»»
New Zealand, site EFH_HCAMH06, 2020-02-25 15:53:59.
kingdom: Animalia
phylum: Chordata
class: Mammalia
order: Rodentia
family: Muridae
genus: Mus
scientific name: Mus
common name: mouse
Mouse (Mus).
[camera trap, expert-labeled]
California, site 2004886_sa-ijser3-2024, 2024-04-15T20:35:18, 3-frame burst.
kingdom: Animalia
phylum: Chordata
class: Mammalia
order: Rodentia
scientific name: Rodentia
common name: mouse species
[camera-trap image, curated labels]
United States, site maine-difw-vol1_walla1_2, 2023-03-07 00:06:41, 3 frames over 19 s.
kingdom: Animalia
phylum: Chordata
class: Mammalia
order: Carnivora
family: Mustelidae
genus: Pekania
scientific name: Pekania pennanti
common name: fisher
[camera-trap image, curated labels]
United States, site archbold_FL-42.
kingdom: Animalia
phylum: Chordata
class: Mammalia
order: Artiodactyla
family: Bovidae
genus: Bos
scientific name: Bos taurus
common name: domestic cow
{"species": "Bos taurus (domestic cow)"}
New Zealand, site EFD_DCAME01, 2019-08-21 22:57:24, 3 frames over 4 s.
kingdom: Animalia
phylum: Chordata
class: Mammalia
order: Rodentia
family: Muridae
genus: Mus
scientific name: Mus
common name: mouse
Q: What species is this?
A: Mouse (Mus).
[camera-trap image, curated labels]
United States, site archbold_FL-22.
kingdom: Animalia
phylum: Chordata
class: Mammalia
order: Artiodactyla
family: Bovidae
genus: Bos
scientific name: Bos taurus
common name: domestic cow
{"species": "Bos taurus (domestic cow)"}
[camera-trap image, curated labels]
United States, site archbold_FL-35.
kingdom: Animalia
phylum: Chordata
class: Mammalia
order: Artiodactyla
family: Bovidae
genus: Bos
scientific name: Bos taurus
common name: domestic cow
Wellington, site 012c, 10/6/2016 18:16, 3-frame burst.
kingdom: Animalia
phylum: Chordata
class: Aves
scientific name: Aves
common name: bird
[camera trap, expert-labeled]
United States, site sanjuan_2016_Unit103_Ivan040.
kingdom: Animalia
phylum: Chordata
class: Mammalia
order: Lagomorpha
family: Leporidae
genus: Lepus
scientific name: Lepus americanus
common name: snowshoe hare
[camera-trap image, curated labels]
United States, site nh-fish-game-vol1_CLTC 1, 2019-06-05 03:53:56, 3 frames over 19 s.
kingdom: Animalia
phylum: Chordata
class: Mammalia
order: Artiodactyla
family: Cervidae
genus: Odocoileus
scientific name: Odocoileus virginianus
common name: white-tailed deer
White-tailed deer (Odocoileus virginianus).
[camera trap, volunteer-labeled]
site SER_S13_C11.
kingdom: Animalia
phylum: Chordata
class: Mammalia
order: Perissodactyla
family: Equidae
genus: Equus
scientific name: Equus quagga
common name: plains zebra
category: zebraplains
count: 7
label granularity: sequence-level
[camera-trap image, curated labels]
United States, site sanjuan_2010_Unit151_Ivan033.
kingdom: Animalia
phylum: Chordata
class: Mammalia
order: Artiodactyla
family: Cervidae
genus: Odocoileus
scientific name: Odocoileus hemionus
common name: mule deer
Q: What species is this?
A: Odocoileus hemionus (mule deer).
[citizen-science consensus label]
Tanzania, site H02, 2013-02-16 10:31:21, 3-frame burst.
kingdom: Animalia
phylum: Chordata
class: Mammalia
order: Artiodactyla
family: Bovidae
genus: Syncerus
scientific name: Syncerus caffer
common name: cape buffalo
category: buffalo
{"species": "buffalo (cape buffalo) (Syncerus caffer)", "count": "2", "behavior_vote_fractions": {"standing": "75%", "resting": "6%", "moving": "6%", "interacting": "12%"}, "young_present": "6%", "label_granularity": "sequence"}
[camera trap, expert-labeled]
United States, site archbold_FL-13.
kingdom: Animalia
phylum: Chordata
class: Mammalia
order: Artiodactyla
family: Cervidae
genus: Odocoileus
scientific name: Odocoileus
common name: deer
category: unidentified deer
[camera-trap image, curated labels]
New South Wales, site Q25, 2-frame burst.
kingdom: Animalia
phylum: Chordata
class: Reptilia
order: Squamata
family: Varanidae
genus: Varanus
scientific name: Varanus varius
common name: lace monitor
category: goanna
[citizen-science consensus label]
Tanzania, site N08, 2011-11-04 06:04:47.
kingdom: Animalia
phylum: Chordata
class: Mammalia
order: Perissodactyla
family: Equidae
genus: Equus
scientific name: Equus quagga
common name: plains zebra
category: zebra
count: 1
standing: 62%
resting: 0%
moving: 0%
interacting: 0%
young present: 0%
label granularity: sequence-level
««
■ WORK REQUIRED ■
Transcribe all the material, making sure each line matches the original.

■ TASK RESULT ■
New Zealand, site EFH_HCAMH06, 2020-02-25 15:53:59.
kingdom: Animalia
phylum: Chordata
class: Mammalia
order: Rodentia
family: Muridae
genus: Mus
scientific name: Mus
common name: mouse
Mouse (Mus).
[camera trap, expert-labeled]
California, site 2004886_sa-ijser3-2024, 2024-04-15T20:35:18, 3-frame burst.
kingdom: Animalia
phylum: Chordata
class: Mammalia
order: Rodentia
scientific name: Rodentia
common name: mouse species
[camera-trap image, curated labels]
United States, site maine-difw-vol1_walla1_2, 2023-03-07 00:06:41, 3 frames over 19 s.
kingdom: Animalia
phylum: Chordata
class: Mammalia
order: Carnivora
family: Mustelidae
genus: Pekania
scientific name: Pekania pennanti
common name: fisher
[camera-trap image, curated labels]
United States, site archbold_FL-42.
kingdom: Animalia
phylum: Chordata
class: Mammalia
order: Artiodactyla
family: Bovidae
genus: Bos
scientific name: Bos taurus
common name: domestic cow
{"species": "Bos taurus (domestic cow)"}
New Zealand, site EFD_DCAME01, 2019-08-21 22:57:24, 3 frames over 4 s.
kingdom: Animalia
phylum: Chordata
class: Mammalia
order: Rodentia
family: Muridae
genus: Mus
scientific name: Mus
common name: mouse
Q: What species is this?
A: Mouse (Mus).
[camera-trap image, curated labels]
United States, site archbold_FL-22.
kingdom: Animalia
phylum: Chordata
class: Mammalia
order: Artiodactyla
family: Bovidae
genus: Bos
scientific name: Bos taurus
common name: domestic cow
{"species": "Bos taurus (domestic cow)"}
[camera-trap image, curated labels]
United States, site archbold_FL-35.
kingdom: Animalia
phylum: Chordata
class: Mammalia
order: Artiodactyla
family: Bovidae
genus: Bos
scientific name: Bos taurus
common name: domestic cow
Wellington, site 012c, 10/6/2016 18:16, 3-frame burst.
kingdom: Animalia
phylum: Chordata
class: Aves
scientific name: Aves
common name: bird
[camera trap, expert-labeled]
United States, site sanjuan_2016_Unit103_Ivan040.
kingdom: Animalia
phylum: Chordata
class: Mammalia
order: Lagomorpha
family: Leporidae
genus: Lepus
scientific name: Lepus americanus
common name: snowshoe hare
[camera-trap image, curated labels]
United States, site nh-fish-game-vol1_CLTC 1, 2019-06-05 03:53:56, 3 frames over 19 s.
kingdom: Animalia
phylum: Chordata
class: Mammalia
order: Artiodactyla
family: Cervidae
genus: Odocoileus
scientific name: Odocoileus virginianus
common name: white-tailed deer
White-tailed deer (Odocoileus virginianus).
[camera trap, volunteer-labeled]
site SER_S13_C11.
kingdom: Animalia
phylum: Chordata
class: Mammalia
order: Perissodactyla
family: Equidae
genus: Equus
scientific name: Equus quagga
common name: plains zebra
category: zebraplains
count: 7
label granularity: sequence-level
[camera-trap image, curated labels]
United States, site sanjuan_2010_Unit151_Ivan033.
kingdom: Animalia
phylum: Chordata
class: Mammalia
order: Artiodactyla
family: Cervidae
genus: Odocoileus
scientific name: Odocoileus hemionus
common name: mule deer
Q: What species is this?
A: Odocoileus hemionus (mule deer).
[citizen-science consensus label]
Tanzania, site H02, 2013-02-16 10:31:21, 3-frame burst.
kingdom: Animalia
phylum: Chordata
class: Mammalia
order: Artiodactyla
family: Bovidae
genus: Syncerus
scientific name: Syncerus caffer
common name: cape buffalo
category: buffalo
{"species": "buffalo (cape buffalo) (Syncerus caffer)", "count": "2", "behavior_vote_fractions": {"standing": "75%", "resting": "6%", "moving": "6%", "interacting": "12%"}, "young_present": "6%", "label_granularity": "sequence"}
[camera trap, expert-labeled]
United States, site archbold_FL-13.
kingdom: Animalia
phylum: Chordata
class: Mammalia
order: Artiodactyla
family: Cervidae
genus: Odocoileus
scientific name: Odocoileus
common name: deer
category: unidentified deer
[camera-trap image, curated labels]
New South Wales, site Q25, 2-frame burst.
kingdom: Animalia
phylum: Chordata
class: Reptilia
order: Squamata
family: Varanidae
genus: Varanus
scientific name: Varanus varius
common name: lace monitor
category: goanna
[citizen-science consensus label]
Tanzania, site N08, 2011-11-04 06:04:47.
kingdom: Animalia
phylum: Chordata
class: Mammalia
order: Perissodactyla
family: Equidae
genus: Equus
scientific name: Equus quagga
common name: plains zebra
category: zebra
count: 1
standing: 62%
resting: 0%
moving: 0%
interacting: 0%
young present: 0%
label granularity: sequence-level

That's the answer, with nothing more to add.